The term emotional intelligence American scientist Peter Salovey and John Mayer introduced it into scientific usage. This happened relatively recently, the first publication of the theoretical model developed by them is dated in 1990. P. Salovei and D. Mayer define emotional intelligence as a complex psychological construct involving three types of abilities:

1) Identify and express emotions;

2) regulate your own emotions;

3) Use this information to control your thinking and behavior.

However, the problem itself is not so new, so back in the late 1970s. American psychologist Howard Gardner, the author of the theory of multiple intelligence, proposed to consider in the number of seven identified to them and two types of personal intelligence: "intrapersonal intelligence" and interpersonal intelligence & quot ;. Describing intrapersonal intelligence, Gardner writes: "In this case, the main ability is to access a person's awareness of their feelings - the entire range of feelings and emotions of a person, his ability to immediately understand the differences between these sensations, give them names, express them in a symbolic form and use them as a means of understanding and managing one's own behavior. " Interpersonal intelligence, as interpreted by Gardner, is represented as "... the ability to notice and understand the differences between others, especially to see the difference between their moods, temperament, motives and intentions." According to a number of researchers (R. Sternberg, etc.), the problem of emotional intelligence was widely spread among psychologists and philistines thanks to the publication of the popular science book of the American Daniel Goleman. He was the first to include the notion of emotional intelligence in the structure of social intelligence and suggested that it be regarded as an important component of leadership abilities, thus contributing to the growth of the popularity of this psychic phenomenon. D. Goleman described the following criteria of emotional intelligence: self-motivation, resistance to disappointment, control over emotional outbursts, the ability to give up pleasure, mood control and the ability not to let experiences drown out the ability to think, empathize and hope. However, the style of the popular publication did not suggest the description of methodological tools for identifying these characteristics, and D. Goleman did not develop them.

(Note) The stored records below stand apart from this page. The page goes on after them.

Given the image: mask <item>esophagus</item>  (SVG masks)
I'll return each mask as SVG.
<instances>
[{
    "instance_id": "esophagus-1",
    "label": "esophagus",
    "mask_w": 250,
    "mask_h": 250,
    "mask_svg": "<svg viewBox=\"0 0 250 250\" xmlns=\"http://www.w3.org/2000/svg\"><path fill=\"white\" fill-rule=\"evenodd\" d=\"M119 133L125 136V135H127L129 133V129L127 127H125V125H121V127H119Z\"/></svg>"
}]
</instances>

This problem was studied in detail and effectively by the American psychologist Rouen Bar-On in the late 1990s. Emotional intelligence, he proposes to define as all non-cognitive abilities, knowledge and competence, which enable a person to successfully cope with various life situations.

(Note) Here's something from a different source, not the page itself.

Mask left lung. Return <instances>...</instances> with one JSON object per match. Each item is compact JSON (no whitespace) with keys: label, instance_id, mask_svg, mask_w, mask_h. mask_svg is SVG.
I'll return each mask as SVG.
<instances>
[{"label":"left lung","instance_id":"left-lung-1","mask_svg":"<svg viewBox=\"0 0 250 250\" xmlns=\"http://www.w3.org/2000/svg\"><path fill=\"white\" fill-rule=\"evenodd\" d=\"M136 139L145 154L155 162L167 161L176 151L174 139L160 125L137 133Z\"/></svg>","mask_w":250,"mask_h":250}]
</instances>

They identified five areas, each of which marked the most specific skills leading to success:

1) cognition of one's own personality (awareness of one's own emotions, self-confidence, self-esteem, self-realization, independence);

2) interpersonal skills (interpersonal relationships, social responsibility, empathy)

3) the ability to adapt (problem solving, assessment of reality, adaptability);

4) management of stressful situations (resistance to stress, impulsivity, control);

5) the prevailing mood (happiness, optimism).

The United States psychologist DV Lucia proposes to consider emotional intelligence "... as an ability to understand and manage their own and other people's emotions." Moreover, it is stressed that the ability to understand and the ability to control emotions can be directed to one's own emotions and the emotions of other people. Thus, the author, following Howard Gardner, proposes to consider intrapersonal and interpersonal emotional intelligence. These two options suggest, according to the author's just statement, the actualization of different cognitive processes and skills.

The model of emotional intelligence, proposed by DV Lyusin, includes three elements:

1) cognitive abilities (speed and accuracy of processing of emotional information);

2) ideas about emotions (as about values, as an important source of information about yourself and about other people, etc.);

3) features of emotionality (emotional stability, emotional sensitivity, etc.).